Posted: Mon Jun 01, 2009 1:22 pm
by chulett
Server job.

Posted: Mon Jun 01, 2009 1:47 pm
by just4geeks
As Craig said, this is a server job so we can't use Join Stage.
The lookup files are well within a hashed file size limit so using hashed file for lookup is not a problem.

Thanks!

Posted: Mon Jun 01, 2009 4:31 pm
by ray.wurlod
Moderator: please move to server forum

Option 1 can be done, but Option 2 will give better throughput particularly if inter-process row buffering is enabled.

Posted: Tue Jun 02, 2009 2:28 pm
by mfavero
If all of the lookup keys are on the source file you can do it all in one transformer. If any of the lookups need to build a key with columns from a previous lookup you need to have more than one transformer.

You may also find it easier to have multiple transformers for rejecting rows and deciding when to do a lookup. The difference in performance of using 1 Transformer or 4 is minimal. I think this is what you want. Also load the Hash into memory cache if it fits.

...............LA........LB...LC........LD.......LE
................|..........|......|..........|..........|
SRC >>> T1>>>|T2-----|>>>T3>>>T4>>>>>>OUT
................:...............:............:..........:
..............REJ1..........REJ2......REJ3....REJ4

(sorry for the wierd notation - never done that before)

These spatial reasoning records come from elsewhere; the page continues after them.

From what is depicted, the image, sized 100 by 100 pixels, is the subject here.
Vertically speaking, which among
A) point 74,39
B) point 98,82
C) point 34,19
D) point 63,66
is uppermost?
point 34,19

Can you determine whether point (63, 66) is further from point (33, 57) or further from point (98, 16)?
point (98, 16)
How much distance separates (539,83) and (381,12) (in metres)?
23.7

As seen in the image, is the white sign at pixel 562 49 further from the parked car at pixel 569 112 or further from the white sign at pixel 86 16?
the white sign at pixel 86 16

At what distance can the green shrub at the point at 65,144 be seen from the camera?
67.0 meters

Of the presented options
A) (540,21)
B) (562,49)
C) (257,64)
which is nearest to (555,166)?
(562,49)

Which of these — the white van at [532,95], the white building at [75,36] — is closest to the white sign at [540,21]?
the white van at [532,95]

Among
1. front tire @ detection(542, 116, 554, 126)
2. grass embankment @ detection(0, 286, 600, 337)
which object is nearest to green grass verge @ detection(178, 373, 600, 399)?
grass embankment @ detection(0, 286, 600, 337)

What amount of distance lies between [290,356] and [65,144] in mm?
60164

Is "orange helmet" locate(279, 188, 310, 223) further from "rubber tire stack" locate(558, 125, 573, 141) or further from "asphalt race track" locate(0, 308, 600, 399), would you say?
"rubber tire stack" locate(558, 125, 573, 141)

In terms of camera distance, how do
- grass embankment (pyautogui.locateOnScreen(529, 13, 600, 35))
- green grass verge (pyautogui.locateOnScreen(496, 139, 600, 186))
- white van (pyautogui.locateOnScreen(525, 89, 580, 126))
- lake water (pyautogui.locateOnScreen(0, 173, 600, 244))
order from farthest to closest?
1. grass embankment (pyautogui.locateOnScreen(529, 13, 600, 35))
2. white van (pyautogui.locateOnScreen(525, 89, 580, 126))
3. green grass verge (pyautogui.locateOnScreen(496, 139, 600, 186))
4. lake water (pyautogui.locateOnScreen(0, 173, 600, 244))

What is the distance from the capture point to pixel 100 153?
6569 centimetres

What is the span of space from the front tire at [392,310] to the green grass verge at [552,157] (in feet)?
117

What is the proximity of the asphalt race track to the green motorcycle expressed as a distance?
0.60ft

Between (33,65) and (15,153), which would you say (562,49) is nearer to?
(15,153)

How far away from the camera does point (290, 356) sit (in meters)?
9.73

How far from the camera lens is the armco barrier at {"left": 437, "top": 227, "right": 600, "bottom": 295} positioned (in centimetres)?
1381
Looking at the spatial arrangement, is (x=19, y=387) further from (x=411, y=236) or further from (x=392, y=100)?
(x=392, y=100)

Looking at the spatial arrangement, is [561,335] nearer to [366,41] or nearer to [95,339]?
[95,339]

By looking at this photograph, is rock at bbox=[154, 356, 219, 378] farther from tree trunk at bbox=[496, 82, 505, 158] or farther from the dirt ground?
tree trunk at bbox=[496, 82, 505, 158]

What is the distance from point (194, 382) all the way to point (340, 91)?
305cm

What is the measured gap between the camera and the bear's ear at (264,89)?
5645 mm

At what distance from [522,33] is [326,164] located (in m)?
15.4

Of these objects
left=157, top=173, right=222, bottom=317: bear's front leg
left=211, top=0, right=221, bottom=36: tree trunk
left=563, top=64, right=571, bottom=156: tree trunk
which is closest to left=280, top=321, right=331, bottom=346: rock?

Posted: Tue Jun 02, 2009 2:45 pm
by chulett
mfavero wrote:The difference in performance of using 1 Transformer or 4 is minimal.
However, 4 helps support his "conditional" lookup model and can help performance if large numbers of lookups fail. With everything in one transformer, all lookups would be done unconditionally. With multiple transformers, you can do a singleton lookup and then constrain the failures out of the flow to the next transformer and lookup. Lather, rinse, repeat. The impact of doing that could be minimal or it could be significant.